The Real Cost of SB3
How Texas' Proposed THC Ban Undermines Compliance, Industry, and Common Sense

As a lab that once offered cannabinoid testing services to clients across Texas, we’ve had a front-row seat to the rise of the hemp industry in our state—and now, potentially, to its unraveling. Senate Bill 3 (SB3), which aims to ban nearly all THC products except for CBD and CBG, is causing shockwaves throughout the sector. And while it may be pitched as a public safety measure, the true impact of this legislation tells a very different story.
A Solution in Search of a Problem
SB3 is being sold under the familiar banner of "protecting our children." The bill’s backers argue that potent THC products, particularly synthetics and edibles, pose a risk to minors. But the data and real-world experience tell a more nuanced story. Most minors aren’t obtaining THC from legal hemp shops or dispensaries. They're getting it the old-fashioned way: from friends, relatives, or the underground market.
If anything, SB3 is poised to do what prohibition-style laws always do: make the legal market disappear while the illegal one thrives. The shops that close won’t be the ones lacing gummies in back alleys—they’ll be licensed, tax-paying businesses that tried to follow the rules.
The Compliance Trap: Vague Standards, Real Consequences
One of the most frustrating aspects of SB3 is its vagueness. The bill attempts to draw a hard line between legal and illegal cannabinoids—allowing only CBD and CBG products—but offers no scientific clarity on what exactly qualifies as compliant. Producers are left guessing how pure their products must be. Is a CBD isolate product with 0.002% delta-9 THC still legal? What if trace amounts of other non-psychoactive cannabinoids are detected by modern testing methods?
This is not a hypothetical concern. High-performance liquid chromatography (HPLC) and other advanced instruments can detect cannabinoids at parts-per-million and lower. Labs doing their job correctly are going to see these trace compounds. So what’s a lab supposed to do—omit the data? Massage the numbers? Turn a blind eye?

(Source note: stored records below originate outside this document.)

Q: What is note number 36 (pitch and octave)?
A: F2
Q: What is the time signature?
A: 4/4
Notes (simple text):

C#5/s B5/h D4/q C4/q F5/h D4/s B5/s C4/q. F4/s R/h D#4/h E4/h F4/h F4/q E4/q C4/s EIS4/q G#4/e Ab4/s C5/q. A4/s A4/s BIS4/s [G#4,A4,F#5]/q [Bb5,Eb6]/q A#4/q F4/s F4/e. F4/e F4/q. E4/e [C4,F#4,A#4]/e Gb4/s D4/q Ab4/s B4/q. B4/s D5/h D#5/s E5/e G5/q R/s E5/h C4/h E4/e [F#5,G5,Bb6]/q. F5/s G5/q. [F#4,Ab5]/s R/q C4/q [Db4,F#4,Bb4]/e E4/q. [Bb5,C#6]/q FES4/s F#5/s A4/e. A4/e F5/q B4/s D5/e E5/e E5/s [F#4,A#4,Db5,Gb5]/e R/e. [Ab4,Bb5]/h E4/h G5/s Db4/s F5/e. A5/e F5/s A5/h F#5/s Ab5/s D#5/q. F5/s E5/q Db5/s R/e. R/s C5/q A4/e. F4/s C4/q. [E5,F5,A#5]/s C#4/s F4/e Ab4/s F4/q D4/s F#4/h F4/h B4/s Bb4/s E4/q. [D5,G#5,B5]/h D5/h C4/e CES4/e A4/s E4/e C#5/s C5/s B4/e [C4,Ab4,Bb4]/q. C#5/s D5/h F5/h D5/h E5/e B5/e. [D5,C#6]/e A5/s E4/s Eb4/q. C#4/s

Herein lies the trap: Producers want to be compliant, but they also need labs that won’t “narc” on them for minute traces of something the bill doesn’t clearly prohibit. But labs, bound by science, ethics, and liability, can’t become the compliance scapegoat.
The Business of Fear
On closer inspection, SB3 looks less like thoughtful regulation and more like political posturing. It’s a way for lawmakers to appear tough on drugs without fully understanding the science or the industry. The cannabis plant is chemically complex. Completely purifying it to a single cannabinoid, without a trace of others, is extremely difficult and often unnecessary for public safety.

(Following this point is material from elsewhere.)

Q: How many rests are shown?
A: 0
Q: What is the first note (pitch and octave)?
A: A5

Moreover, many suspect (as we've been told by those in the industry) that powerful lobbying groups—alcohol, pharma, law enforcement unions, private prisons—are all circling the wagons. Cannabis threatens market share. Legal THC means fewer painkiller prescriptions, less alcohol consumption, and reduced incarceration rates for low-level offenses. The politics behind the bill may be less about protecting kids and more about protecting old interests.
Collateral Damage: The Voices You Don’t Hear
SB3 will not stop cannabis consumption. What it will do is put hundreds of small businesses in jeopardy. Mom-and-pop producers. Veteran-owned extraction labs. Family-run CBD shops in rural counties. These are not faceless corporations—they’re the backbone of the industry and the communities they serve.
The law will also create impossible expectations for labs. We’ve already received emails from businesses asking for assurances that their product will "test clean"—essentially asking labs to shift the burden of compliance onto their shoulders. That’s not how science works, and it's not how the legal system works, either.
So Where Do We Go From Here?
We’re no longer in the hemp testing business, and truthfully, SB3 gives us even less reason to return. Not because we don’t believe in the industry, but because the risks have become unreasonable. Labs can’t operate in a regulatory fog where science and policy are at odds.
If this bill becomes law, we expect a chilling effect. Labs will exit the space. Producers will move operations to friendlier states—or go underground. Meanwhile, consumers will have fewer choices and more risk.
What Texas Needs Instead
Texas doesn’t need SB3. What it needs is:
- Clear definitions based on science, not politics.
- Realistic testing thresholds that reflect natural variances in hemp-derived products.
- An enforcement model that punishes bad actors, not honest businesses trying to comply.
- Engagement with stakeholders, not legislation written in a vacuum.
The hemp industry in Texas has been a source of innovation, entrepreneurship, and economic growth. We urge lawmakers to rethink this bill—not because we oppose regulation, but because bad regulation hurts everyone, and this bill is a prime example.
Final Thoughts
SB3 isn't just a poorly written law—it's a policy iceberg drifting toward an industry that was just beginning to find its footing. We owe it to our clients, our communities, and the future of Texas agriculture to demand better.
Until then, we’ll keep doing what we do best: telling the truth, based on data, and standing by the science—even when politics won’t.